Written request:
Images must not appear in your copy; reproduce every other part of the records exactly.

Entries on spatial positioning:
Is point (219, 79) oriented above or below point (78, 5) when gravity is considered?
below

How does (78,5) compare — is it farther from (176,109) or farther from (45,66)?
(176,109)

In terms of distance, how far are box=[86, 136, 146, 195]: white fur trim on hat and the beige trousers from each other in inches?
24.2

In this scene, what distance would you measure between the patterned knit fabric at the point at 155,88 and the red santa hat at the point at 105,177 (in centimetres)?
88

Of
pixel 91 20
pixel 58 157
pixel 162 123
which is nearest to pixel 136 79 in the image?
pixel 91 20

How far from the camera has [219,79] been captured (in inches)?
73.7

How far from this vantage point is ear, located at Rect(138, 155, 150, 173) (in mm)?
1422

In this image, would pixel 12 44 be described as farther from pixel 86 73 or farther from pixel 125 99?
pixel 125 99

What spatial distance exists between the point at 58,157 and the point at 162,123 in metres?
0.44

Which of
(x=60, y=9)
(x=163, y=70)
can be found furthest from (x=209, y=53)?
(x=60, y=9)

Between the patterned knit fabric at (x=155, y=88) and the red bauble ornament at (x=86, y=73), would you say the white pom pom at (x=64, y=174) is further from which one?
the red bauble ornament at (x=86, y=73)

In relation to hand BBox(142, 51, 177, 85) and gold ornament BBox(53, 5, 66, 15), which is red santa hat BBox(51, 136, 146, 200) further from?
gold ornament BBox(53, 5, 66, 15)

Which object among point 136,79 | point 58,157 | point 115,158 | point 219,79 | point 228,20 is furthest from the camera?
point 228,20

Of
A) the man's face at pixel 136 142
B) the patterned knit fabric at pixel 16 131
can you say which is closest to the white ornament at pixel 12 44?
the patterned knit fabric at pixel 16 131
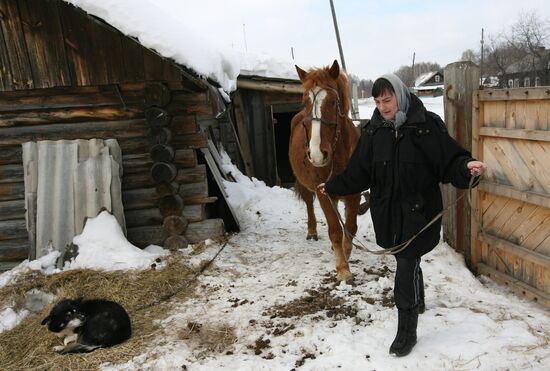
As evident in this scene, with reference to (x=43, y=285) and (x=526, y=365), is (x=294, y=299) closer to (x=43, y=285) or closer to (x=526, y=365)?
(x=526, y=365)

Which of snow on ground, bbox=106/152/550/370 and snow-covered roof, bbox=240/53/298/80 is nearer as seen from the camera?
snow on ground, bbox=106/152/550/370

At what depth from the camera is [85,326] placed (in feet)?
11.7

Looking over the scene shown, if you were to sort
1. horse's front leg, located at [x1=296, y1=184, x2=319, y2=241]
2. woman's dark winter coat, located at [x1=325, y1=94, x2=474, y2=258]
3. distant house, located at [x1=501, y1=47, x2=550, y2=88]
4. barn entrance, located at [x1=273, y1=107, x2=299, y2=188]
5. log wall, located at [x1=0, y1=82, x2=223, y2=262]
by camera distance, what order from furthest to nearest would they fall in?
1. distant house, located at [x1=501, y1=47, x2=550, y2=88]
2. barn entrance, located at [x1=273, y1=107, x2=299, y2=188]
3. horse's front leg, located at [x1=296, y1=184, x2=319, y2=241]
4. log wall, located at [x1=0, y1=82, x2=223, y2=262]
5. woman's dark winter coat, located at [x1=325, y1=94, x2=474, y2=258]

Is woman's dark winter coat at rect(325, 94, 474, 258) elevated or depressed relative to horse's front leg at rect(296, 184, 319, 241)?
elevated

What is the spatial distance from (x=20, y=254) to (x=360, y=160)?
16.7 feet

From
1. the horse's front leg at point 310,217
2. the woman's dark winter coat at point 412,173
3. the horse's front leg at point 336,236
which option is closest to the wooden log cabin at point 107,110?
the horse's front leg at point 310,217

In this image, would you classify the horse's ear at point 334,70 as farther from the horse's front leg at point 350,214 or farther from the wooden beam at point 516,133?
the wooden beam at point 516,133

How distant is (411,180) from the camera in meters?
2.86

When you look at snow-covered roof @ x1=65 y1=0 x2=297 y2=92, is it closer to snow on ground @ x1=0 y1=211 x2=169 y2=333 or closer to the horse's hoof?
snow on ground @ x1=0 y1=211 x2=169 y2=333

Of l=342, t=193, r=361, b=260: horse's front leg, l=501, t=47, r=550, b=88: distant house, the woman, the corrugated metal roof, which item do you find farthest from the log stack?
l=501, t=47, r=550, b=88: distant house

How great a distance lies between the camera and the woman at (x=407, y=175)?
2846 mm

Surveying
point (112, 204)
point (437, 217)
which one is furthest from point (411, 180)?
point (112, 204)

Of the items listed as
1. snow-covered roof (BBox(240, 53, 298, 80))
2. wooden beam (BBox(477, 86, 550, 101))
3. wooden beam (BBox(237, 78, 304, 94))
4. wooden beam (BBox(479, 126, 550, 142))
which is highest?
snow-covered roof (BBox(240, 53, 298, 80))

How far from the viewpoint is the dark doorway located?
14.1m
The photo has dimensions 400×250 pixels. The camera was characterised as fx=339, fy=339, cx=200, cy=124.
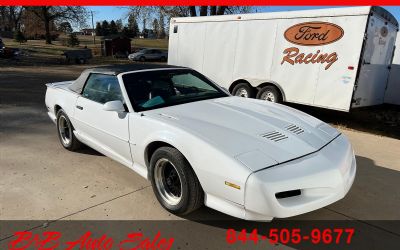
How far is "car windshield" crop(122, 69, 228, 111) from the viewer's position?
3908 mm

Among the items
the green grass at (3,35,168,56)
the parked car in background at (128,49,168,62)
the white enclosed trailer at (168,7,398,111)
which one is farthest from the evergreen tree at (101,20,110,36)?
the white enclosed trailer at (168,7,398,111)

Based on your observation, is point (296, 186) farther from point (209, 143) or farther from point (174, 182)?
point (174, 182)

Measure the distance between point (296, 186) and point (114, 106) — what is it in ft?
6.95

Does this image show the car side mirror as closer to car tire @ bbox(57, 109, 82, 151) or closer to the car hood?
the car hood

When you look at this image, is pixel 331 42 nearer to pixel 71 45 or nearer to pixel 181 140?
pixel 181 140

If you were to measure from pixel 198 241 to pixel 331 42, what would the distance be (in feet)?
19.7

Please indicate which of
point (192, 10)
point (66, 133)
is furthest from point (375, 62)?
point (192, 10)

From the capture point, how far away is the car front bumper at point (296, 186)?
259cm

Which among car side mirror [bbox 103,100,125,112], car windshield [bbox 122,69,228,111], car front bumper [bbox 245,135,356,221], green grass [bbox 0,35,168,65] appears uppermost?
car windshield [bbox 122,69,228,111]

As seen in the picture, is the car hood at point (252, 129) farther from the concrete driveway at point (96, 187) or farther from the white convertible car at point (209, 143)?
the concrete driveway at point (96, 187)

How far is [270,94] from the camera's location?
8.82m

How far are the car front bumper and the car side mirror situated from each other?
1827mm

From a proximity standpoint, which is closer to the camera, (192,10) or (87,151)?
(87,151)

Full output:
Is point (219, 79) oriented above or below point (78, 5) when gravity is considered?
below

How does (78,5) compare — is it farther from (176,109) or farther from (45,66)?
(176,109)

In terms of distance, how far are box=[86, 136, 146, 195]: white fur trim on hat and the beige trousers from each other in inches?
24.2

In this scene, what distance would you measure between the patterned knit fabric at the point at 155,88 and the red santa hat at the point at 105,177 (in centimetres)?
88

Of
pixel 91 20
pixel 58 157
pixel 162 123
which is nearest to pixel 136 79 in the image?
pixel 91 20

How far from the camera has [219,79] been captured (in inches)?
73.7

How far from this vantage point is ear, located at Rect(138, 155, 150, 173) (in mm)?
1422

In this image, would pixel 12 44 be described as farther from pixel 86 73 or farther from pixel 125 99?
pixel 125 99

What spatial distance exists between the point at 58,157 and the point at 162,123 in metres?
0.44

Which of
(x=60, y=9)
(x=163, y=70)
can be found furthest from (x=209, y=53)?
(x=60, y=9)

Between the patterned knit fabric at (x=155, y=88) and the red bauble ornament at (x=86, y=73), would you say the white pom pom at (x=64, y=174) is further from which one?
the red bauble ornament at (x=86, y=73)

In relation to hand BBox(142, 51, 177, 85) and gold ornament BBox(53, 5, 66, 15), which is red santa hat BBox(51, 136, 146, 200) further from?
gold ornament BBox(53, 5, 66, 15)

Which object among point 136,79 | point 58,157 | point 115,158 | point 219,79 | point 228,20 is furthest from the camera?
point 228,20

Of
A) the man's face at pixel 136 142
B) the patterned knit fabric at pixel 16 131
can you say which is closest to the white ornament at pixel 12 44?
the patterned knit fabric at pixel 16 131
As evident in this scene, with reference to (x=43, y=285) and (x=526, y=365), is (x=294, y=299) closer to (x=43, y=285) or closer to (x=526, y=365)?
(x=526, y=365)

Which of snow on ground, bbox=106/152/550/370 and snow-covered roof, bbox=240/53/298/80 is nearer as seen from the camera?
snow on ground, bbox=106/152/550/370

At what depth from the camera is [85,326] placed (in feet)?
11.7

Looking over the scene shown, if you were to sort
1. horse's front leg, located at [x1=296, y1=184, x2=319, y2=241]
2. woman's dark winter coat, located at [x1=325, y1=94, x2=474, y2=258]
3. distant house, located at [x1=501, y1=47, x2=550, y2=88]
4. barn entrance, located at [x1=273, y1=107, x2=299, y2=188]
5. log wall, located at [x1=0, y1=82, x2=223, y2=262]
by camera distance, what order from furthest to nearest would they fall in?
1. distant house, located at [x1=501, y1=47, x2=550, y2=88]
2. barn entrance, located at [x1=273, y1=107, x2=299, y2=188]
3. horse's front leg, located at [x1=296, y1=184, x2=319, y2=241]
4. log wall, located at [x1=0, y1=82, x2=223, y2=262]
5. woman's dark winter coat, located at [x1=325, y1=94, x2=474, y2=258]

Is woman's dark winter coat at rect(325, 94, 474, 258) elevated or depressed relative to horse's front leg at rect(296, 184, 319, 241)?
elevated

What is the spatial distance from (x=20, y=254) to (x=360, y=160)?
16.7 feet

From
1. the horse's front leg at point 310,217
2. the woman's dark winter coat at point 412,173
3. the horse's front leg at point 336,236
which option is closest to the wooden log cabin at point 107,110?
the horse's front leg at point 310,217

In this image, would you classify the horse's ear at point 334,70 as farther from the horse's front leg at point 350,214 or farther from the wooden beam at point 516,133?
the wooden beam at point 516,133

How distant is (411,180) from the camera in meters?
2.86

When you look at snow-covered roof @ x1=65 y1=0 x2=297 y2=92, is it closer to snow on ground @ x1=0 y1=211 x2=169 y2=333 or closer to the horse's hoof?
snow on ground @ x1=0 y1=211 x2=169 y2=333

Of l=342, t=193, r=361, b=260: horse's front leg, l=501, t=47, r=550, b=88: distant house, the woman, the corrugated metal roof, which item do you find farthest from the log stack?
l=501, t=47, r=550, b=88: distant house

How great a distance lies between the camera and the woman at (x=407, y=175)?
2846 mm

Surveying
point (112, 204)
point (437, 217)
which one is furthest from point (411, 180)?
point (112, 204)

Of the items listed as
1. snow-covered roof (BBox(240, 53, 298, 80))
2. wooden beam (BBox(477, 86, 550, 101))
3. wooden beam (BBox(237, 78, 304, 94))
4. wooden beam (BBox(479, 126, 550, 142))
which is highest?
snow-covered roof (BBox(240, 53, 298, 80))

How far from the viewpoint is the dark doorway located?
14.1m
The photo has dimensions 400×250 pixels. The camera was characterised as fx=339, fy=339, cx=200, cy=124.
How far is "car windshield" crop(122, 69, 228, 111) from the viewer's position?
3908 mm

Among the items
the green grass at (3,35,168,56)
the parked car in background at (128,49,168,62)
the white enclosed trailer at (168,7,398,111)
which one is farthest from the evergreen tree at (101,20,110,36)?
the white enclosed trailer at (168,7,398,111)

Based on your observation, is point (296, 186) farther from point (209, 143) or farther from point (174, 182)?
point (174, 182)

Measure the distance between point (296, 186) and point (114, 106) — what is it in ft?
6.95

Does this image show the car side mirror as closer to car tire @ bbox(57, 109, 82, 151) or closer to the car hood?
the car hood

When you look at this image, is pixel 331 42 nearer to pixel 71 45 or nearer to pixel 181 140?
pixel 181 140

If you were to measure from pixel 198 241 to pixel 331 42, what would the distance be (in feet)?
19.7

Please indicate which of
point (192, 10)
point (66, 133)
is furthest from point (375, 62)?
point (192, 10)

From the capture point, how far away is the car front bumper at point (296, 186)?
259cm

Which among car side mirror [bbox 103,100,125,112], car windshield [bbox 122,69,228,111], car front bumper [bbox 245,135,356,221], green grass [bbox 0,35,168,65] appears uppermost?
car windshield [bbox 122,69,228,111]

As seen in the picture, is the car hood at point (252, 129) farther from the concrete driveway at point (96, 187) or farther from the white convertible car at point (209, 143)?
the concrete driveway at point (96, 187)

How far is [270,94] from the camera's location?
8.82m

How far are the car front bumper and the car side mirror situated from each other?
1827mm

From a proximity standpoint, which is closer to the camera, (192,10) or (87,151)?
(87,151)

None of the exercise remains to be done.